In 2021 reporting, 80% disclosed in line with at least one of the 11 disclosures the TCFD recommended in 2017. Only 4%, however, disclosed in line with all the 11 recommendations, which are intended to promote transparency in support of climate-risk management.

The TCFD expressed concern that not enough companies are disclosing “decision-useful” climate related financial information, which hinders efforts to assess climate risk in investment decisions.

Michael R. Bloomberg, chair of the Task Force and founder of Bloomberg and Bloomberg Philanthropies, said: “Climate risks are also financial risks, and more measurement and disclosure are crucial to building a more sustainable and resilient economy and a safer future.”

ClimateAction 100+ warns progress on commitments is not matched by credible plans

Climate Action 100+, an initiative backed by 700 investors responsible for over $68 trillion in assets under management, has selected the 165 companies that account for 80% of global corporate industrial greenhouse gas emissions. 

In its latest benchmark assessment, it found that company activities do not yet show meaningful changes in business models in line with the Paris Agreement goals. For example, less than one third of the electric utility companies it analysed have a coal phaseout plan that matches limiting global warming to below 2°C.

Researchers did find that the focus companies had continued improving their disclosures when compared to previous analysis.
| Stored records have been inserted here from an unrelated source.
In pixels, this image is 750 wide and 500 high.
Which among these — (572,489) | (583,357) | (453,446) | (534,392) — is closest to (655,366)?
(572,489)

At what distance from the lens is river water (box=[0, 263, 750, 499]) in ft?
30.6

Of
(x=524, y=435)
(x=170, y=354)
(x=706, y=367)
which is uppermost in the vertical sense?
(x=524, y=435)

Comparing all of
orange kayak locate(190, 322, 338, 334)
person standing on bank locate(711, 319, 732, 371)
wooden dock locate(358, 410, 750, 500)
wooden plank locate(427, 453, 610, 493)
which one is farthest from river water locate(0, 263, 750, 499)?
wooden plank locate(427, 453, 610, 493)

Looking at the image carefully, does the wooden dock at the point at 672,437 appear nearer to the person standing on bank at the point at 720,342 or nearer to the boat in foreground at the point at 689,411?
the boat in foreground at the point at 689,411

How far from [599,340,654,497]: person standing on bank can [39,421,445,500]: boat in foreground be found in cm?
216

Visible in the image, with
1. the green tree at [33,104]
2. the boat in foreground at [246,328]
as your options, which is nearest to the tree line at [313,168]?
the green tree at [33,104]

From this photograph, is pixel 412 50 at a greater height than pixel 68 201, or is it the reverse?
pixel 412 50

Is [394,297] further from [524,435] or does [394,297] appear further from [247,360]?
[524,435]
For instance, 75% of focus companies have committed to achieve net zero emissions by 2050 or sooner, up from 66% in March 2022.

Ninety one percent of focus companies have aligned with TCFD recommendations, a 2% increase from six months prior. Only a fifth of focus companies quantified key elements of their decarbonisation plans, however, suggesting a lack of strategies or concrete plans to deliver net zero targets. 

The lack of action, matched with insufficient climate data, suggests that companies are not effectively factoring climate risk into their strategies. This raises questions about the companies’ ability to quantify the financial consequences of climate risk and the energy transition, and therefore to make the right investments to secure a sustainable future.

Climate risk is starting to affect markets

Disclosure of climate-related data is essential for investors, lenders, and insurance underwriters so that they can include climate risk in their decisions. The TCFD said  that climate risk is already affecting prices of certain assets and identified three themes which are common across markets.

Firstly, near term climate risks are more likely to be priced in compared to the risks expected to materialise in the longer term. This means that the market is focusing on transition or policy risk rather than physical climate risk.

Secondly, the effect of transition risk on prices has increased since the Paris Agreement but varies based on news cycles, elections and the availability of new information.

Finally, uncertainty around climate risks has been raising premia as it increases concerns around a company’s future cash flows.

While there has been some improvement in climate risk disclosures, the level of climate risk in both physical and policy terms seems to be on the increase – companies are simply not keeping up.

As progress on commitments and improvements in disclosure continue to improve, it will be critical to understand which companies have effective strategies for implementing change and which have little credibility. Transparency on commitments and actions must improve to properly address climate-related challenges.